Tout en mettant en avant les facteurs qui ont conduit à cette situation énergétique, le Professeur Elahee ne veut pas se montrer pessimiste : «Est-ce possible que le CEB continue de fournir tout le monde en électricité ? Je dirais oui, il y a eu des investissements, et le CEB et les autres partenaires privés ont investi dans des capacités de génération. Ça, c’est une chose ! La deuxième chose, c’est qu’il y a eu des mesures pour contrôler la demande, c’est-à-dire pour être plus efficace. Mais, malheureusement, ce qui est arrivé, si on s’attarde sur des projets autour des énergies renouvelables depuis une bonne dizaine d’années, on constate que beaucoup de projets ont été bloqués ou sont encore en pipeline. Il n’y a donc pas eu d’alternatives qui ont décollé. Au niveau de la fourniture, il y a eu un blocage depuis un certain temps. Et maintenant, au niveau de la demande, on continue d’importer et on continue aussi de construire. Pourquoi, par exemple, a-t-on a besoin d’avoir recours à la climatisation ? C’est lié au secteur de la construction, parce que les bâtiments que nous construisons, malheureusement, utilisent beaucoup de béton et n’ont pas de building code pour prendre en considération, par exemple, ce qu’on appelle le bioclimatique. En bref, au niveau de la fourniture, le pays n’a pas avancé, surtout au niveau des énergies renouvelables disponibles localement, qu’on n’a pas besoin d’importer et qui, bien sûr, ne polluent pas. Puis, il y a eu une demande qui a explosé.»
«Risque réel»
Et qu’est-ce que cela implique ? Pour Khalil Elahee, il existe aujourd’hui une possibilité de délestages : «Ces derniers temps, on utilise beaucoup le terme black-out, mais pour moi, le terme le plus approprié est un risque de délestages. C’est-à-dire que pendant un moment, pas partout, d’une façon séquentielle, une partie des consommateurs, pendant un court moment, n’aura plus de courant et ensuite une autre partie des consommateurs vivra la même chose. Ce sera donc une coupure de courant temporaire et pas pour tout le monde en même temps. Le délestage est un risque réel en ce moment. Pas tout le temps, mais les jours de semaine en été, quand il fera très chaud, les gens vont utiliser les climatiseurs, et nous pensons que ce sera entre 18 et 22 heures.»
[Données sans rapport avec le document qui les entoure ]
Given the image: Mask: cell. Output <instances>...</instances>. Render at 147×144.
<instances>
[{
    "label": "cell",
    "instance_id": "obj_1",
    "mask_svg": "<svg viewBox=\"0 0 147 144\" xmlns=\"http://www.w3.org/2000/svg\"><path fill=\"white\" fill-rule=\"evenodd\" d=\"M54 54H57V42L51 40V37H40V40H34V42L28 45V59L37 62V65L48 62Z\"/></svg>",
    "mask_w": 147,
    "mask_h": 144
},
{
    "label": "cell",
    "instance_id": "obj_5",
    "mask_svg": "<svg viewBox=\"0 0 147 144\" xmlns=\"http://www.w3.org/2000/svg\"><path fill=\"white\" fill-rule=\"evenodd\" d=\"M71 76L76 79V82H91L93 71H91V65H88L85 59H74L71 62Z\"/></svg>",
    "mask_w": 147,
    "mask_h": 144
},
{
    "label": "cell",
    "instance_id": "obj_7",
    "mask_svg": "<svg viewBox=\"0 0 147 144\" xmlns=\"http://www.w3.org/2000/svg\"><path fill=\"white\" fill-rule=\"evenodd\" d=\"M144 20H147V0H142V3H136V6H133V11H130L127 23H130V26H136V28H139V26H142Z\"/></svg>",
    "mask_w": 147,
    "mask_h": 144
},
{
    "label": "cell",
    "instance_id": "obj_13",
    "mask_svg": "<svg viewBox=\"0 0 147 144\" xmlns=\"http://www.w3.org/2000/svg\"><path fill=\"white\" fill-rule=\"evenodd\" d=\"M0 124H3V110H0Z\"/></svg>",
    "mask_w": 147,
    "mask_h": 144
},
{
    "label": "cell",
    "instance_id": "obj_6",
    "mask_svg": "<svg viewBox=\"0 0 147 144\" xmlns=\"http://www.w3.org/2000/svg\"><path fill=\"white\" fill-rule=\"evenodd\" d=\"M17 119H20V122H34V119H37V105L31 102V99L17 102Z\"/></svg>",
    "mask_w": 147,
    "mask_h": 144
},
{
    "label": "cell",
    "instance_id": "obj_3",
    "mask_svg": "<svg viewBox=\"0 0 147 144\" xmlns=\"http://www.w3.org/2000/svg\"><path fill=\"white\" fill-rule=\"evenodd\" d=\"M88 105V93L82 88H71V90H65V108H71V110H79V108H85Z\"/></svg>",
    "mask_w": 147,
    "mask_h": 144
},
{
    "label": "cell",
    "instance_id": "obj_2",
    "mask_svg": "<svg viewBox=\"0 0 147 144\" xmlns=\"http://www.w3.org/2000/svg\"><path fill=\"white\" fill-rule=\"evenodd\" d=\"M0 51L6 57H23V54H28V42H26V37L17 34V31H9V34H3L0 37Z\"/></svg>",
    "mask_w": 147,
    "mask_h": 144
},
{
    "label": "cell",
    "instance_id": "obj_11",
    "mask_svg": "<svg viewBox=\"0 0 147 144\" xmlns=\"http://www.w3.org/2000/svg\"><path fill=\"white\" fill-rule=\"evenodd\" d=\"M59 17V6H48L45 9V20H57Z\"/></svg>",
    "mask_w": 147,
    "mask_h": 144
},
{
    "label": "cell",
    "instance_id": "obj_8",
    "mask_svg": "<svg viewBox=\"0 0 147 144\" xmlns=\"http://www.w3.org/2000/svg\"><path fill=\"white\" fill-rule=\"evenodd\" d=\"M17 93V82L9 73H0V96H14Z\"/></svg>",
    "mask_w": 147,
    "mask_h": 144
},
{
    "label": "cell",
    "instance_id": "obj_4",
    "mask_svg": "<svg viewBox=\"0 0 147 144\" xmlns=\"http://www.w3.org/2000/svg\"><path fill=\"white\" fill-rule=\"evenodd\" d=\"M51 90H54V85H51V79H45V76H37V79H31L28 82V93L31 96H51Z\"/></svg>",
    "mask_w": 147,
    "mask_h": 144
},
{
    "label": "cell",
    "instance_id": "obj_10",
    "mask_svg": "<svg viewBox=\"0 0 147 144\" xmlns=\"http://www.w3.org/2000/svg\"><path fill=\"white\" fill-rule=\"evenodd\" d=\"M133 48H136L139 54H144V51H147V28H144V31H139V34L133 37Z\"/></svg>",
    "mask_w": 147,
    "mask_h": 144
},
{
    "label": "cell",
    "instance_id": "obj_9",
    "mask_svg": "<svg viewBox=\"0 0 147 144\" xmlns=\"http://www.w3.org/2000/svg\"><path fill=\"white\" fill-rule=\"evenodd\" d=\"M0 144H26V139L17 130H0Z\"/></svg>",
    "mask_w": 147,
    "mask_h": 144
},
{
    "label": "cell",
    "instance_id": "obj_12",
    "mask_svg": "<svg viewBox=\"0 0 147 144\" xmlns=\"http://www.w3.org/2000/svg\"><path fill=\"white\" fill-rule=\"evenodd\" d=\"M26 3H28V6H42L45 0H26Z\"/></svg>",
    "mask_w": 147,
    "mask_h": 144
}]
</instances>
Et comment se préparer ? Pour Khalil Elahee, les Mauriciens doivent être parties prenantes de la campagne d’économie d’énergie : «Durant ce qu'on appelle les heures de pointe, entre 18 et 22 heures, et là je dirais que les gros consommateurs sont aussi concernés, faisons un effort pour éteindre les appareils non essentiels. Ce sont des petites choses que chacun peut faire pour diminuer notre consommation en électricité. Par exemple, si on peut ne pas faire du repassage pendant ces heures ou recharger les voitures électriques, ça peut aider. Même pour la climatisation, essayons d'avoir une utilisation correcte. On ne dit pas que les Mauriciens doivent arrêter d'utiliser leurs appareils, loin de là, mais nous appelons à faire plus attention. Le CEB va venir de l'avant avec un système d'alerte. Si tout le monde participe, ce ne sera pas difficile de contrôler notre utilisation en électricité. On doit se préparer de façon responsable», ajoute Khalil Elahee.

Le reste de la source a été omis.